18. The device of Claim 1, wherein the RF needle electrodes are parallel.

19. The device of Claim 1, further comprising means for aiding penetration of the tissue with the RF needle electrodes.

20. The device of Claim 19, wherein the means for aiding penetration is vibration, oscillation, or impact.

21. The device of Claim 19, wherein the means for aiding penetration includes coatings or lubricants.

22. An RF treatment device for creating transmural lesions in heart tissue, the device comprising:
an electrode holder;
a plurality of tissue penetrating RF needle electrodes arranged in a single linear array to create a continuous transmural lesion, each of the RF needle electrodes having a length sufficient to create a transmural lesion through the entire thickness of the tissue of the heart wall; and
an RF energy source connected to each of the RF needle electrodes.

23. The device of Claim 22, wherein the RF needle electrodes having a length of at least 4 mm.

24. The device of Claim 22, wherein the linear array of RF needle electrodes forms a straight line.

25. The device of Claim 22, wherein the linear array of RF needle electrodes forms a curved line.

26. The device of Claim 22, wherein the RF needle electrodes are parallel.

27. A method of treating atrial fibrillations comprising:
penetrating heart tissue to be treated with an RF treatment device comprising a plurality of tissue penetrating RF needle electrodes arranged in a single linear array; and applying radio frequency energy to form a transmural lesion which provides a barrier across an entire thickness of the heart tissue to prevent the passage of abnormal electrical currents through the heart tissue.

28. The method of Claim 27, wherein the heart tissue is penetrated from an endocardial surface of the heart.

29. The method of Claim 27, wherein the heart tissue is penetrated from an epicardial surface of the heart.

30. The method of Claim 27, wherein the heart tissue is penetrated with RF needle electrodes having a length sufficient to create a transmural lesion through the tissue of the heart wall.

31. The method of Claim 27 , wherein the heart tissue is penetrated with RF needle electrodes having a length sufficient to penetrate at least 2/3 of the way through the heart wall.

32. The method of Claim 27, further comprising a step of controlling the power delivered to the RF treatment device based on a temperature sensed within the heart tissue.

33. The method of Claim 27, wherein the step of applying radio frequency energy forms a narrow transmural lesion with a width of about 1 mm to about 3 mm.

34. The method of Claim 27, further comprising a step of applying a glue, sealant, hemostat or mechanical plug to prevent bleeding from the holes created by the RF needle electrodes.

35. The method of Claim 27, further comprising retracting the RF needle electrodes from the heart tissue while applying radio frequency energy to assist in sealing the holes created by the RF needle electrodes.

* To do
- A) Repeat part of the patent claims word for word. Begin at the words "20. The device" and stop after "of the RF needle electrodes.".
- B) In the patent claims, why are the RF needle electrodes retracted from the heart tissue while radio frequency energy is still being applied? Answer in one to three sentences.
- C) Decide whether each statement agrees with the patent claims. Answer yes or no for each, and quote the deciding words.
(i) In Claim 23, the RF needle electrodes have a length of at least 4 mm.
(ii) In Claim 29, the heart tissue is penetrated from an endocardial surface of the heart.
(iii) In Claim 21, the means for aiding penetration is vibration.
The items after this point come from a different source than the patent claims.

* Record extracts
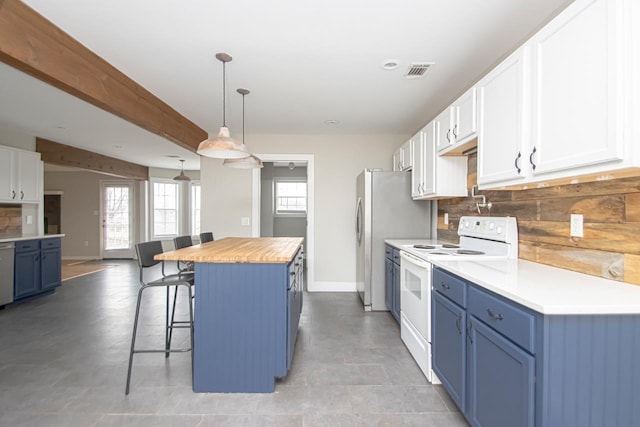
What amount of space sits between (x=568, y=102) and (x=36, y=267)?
5.91 m

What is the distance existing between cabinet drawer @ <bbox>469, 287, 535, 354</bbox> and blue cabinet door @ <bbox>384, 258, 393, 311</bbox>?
1847mm

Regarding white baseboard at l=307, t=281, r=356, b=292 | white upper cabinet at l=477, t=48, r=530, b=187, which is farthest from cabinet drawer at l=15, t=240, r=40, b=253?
white upper cabinet at l=477, t=48, r=530, b=187

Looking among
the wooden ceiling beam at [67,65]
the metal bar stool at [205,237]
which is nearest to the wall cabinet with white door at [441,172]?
the metal bar stool at [205,237]

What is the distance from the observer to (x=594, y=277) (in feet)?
5.06

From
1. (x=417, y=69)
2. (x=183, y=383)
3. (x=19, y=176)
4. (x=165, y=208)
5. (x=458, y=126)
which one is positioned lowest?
(x=183, y=383)

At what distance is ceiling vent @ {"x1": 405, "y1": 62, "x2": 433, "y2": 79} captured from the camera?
251cm

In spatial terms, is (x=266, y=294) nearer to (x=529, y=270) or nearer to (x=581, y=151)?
(x=529, y=270)

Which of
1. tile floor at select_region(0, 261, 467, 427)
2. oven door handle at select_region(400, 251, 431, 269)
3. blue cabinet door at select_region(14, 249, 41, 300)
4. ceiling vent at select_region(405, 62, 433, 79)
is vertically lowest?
tile floor at select_region(0, 261, 467, 427)

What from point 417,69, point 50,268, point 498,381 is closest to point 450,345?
point 498,381

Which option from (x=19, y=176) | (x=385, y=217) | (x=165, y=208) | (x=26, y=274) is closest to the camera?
(x=385, y=217)

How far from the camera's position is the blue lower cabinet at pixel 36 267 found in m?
3.99

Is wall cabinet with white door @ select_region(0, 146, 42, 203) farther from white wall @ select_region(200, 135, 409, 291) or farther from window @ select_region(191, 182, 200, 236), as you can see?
window @ select_region(191, 182, 200, 236)

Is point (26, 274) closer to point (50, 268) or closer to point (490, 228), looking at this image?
point (50, 268)

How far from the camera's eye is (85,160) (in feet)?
19.2
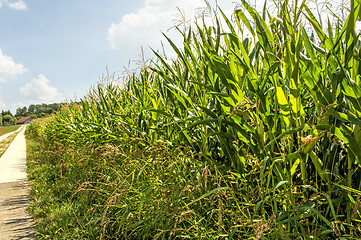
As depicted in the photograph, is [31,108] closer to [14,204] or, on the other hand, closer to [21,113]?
[21,113]

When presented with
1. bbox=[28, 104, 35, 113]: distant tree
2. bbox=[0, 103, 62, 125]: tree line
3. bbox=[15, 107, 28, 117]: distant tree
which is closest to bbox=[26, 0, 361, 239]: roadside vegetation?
bbox=[0, 103, 62, 125]: tree line

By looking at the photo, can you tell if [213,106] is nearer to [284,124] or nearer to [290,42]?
[284,124]

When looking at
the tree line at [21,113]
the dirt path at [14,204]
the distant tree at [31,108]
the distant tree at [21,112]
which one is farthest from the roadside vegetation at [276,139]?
the distant tree at [21,112]

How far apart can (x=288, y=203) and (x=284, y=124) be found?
1.34 feet

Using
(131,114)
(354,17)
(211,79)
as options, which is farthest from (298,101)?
(131,114)

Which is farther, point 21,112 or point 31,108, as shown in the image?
point 21,112

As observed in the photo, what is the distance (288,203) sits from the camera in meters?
1.46

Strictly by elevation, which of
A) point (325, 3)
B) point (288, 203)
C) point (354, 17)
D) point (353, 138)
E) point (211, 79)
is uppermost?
point (325, 3)

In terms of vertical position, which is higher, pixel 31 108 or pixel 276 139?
pixel 31 108

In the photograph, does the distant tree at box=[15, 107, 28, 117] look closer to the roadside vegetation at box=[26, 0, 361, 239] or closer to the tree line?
the tree line

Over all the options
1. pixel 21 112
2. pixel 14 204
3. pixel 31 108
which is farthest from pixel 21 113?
pixel 14 204

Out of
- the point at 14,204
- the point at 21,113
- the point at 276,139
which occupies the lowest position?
the point at 14,204

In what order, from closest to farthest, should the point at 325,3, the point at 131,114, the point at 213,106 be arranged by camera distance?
the point at 325,3 → the point at 213,106 → the point at 131,114

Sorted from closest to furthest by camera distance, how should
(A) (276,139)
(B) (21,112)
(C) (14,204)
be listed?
1. (A) (276,139)
2. (C) (14,204)
3. (B) (21,112)
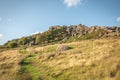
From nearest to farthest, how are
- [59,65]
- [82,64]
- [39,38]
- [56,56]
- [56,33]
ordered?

* Results for the exercise
- A)
20. The device of Claim 19, wherein the means for aiding penetration is vibration, oscillation, or impact.

21. The device of Claim 19, wherein the means for aiding penetration includes coatings or lubricants.

22. An RF treatment device for creating transmural lesions in heart tissue, the device comprising:
an electrode holder;
a plurality of tissue penetrating RF needle electrodes arranged in a single linear array to create a continuous transmural lesion, each of the RF needle electrodes having a length sufficient to create a transmural lesion through the entire thickness of the tissue of the heart wall; and
an RF energy source connected to each of the RF needle electrodes.

- B) The RF needle electrodes are retracted while radio frequency energy is applied to help seal the holes that the electrodes made in the heart tissue.

- C)
(i) Yes: "wherein the RF needle electrodes having a length of at least 4 mm."
(ii) No: "wherein the heart tissue is penetrated from an epicardial surface of the heart."
(iii) No: "wherein the means for aiding penetration includes coatings or lubricants."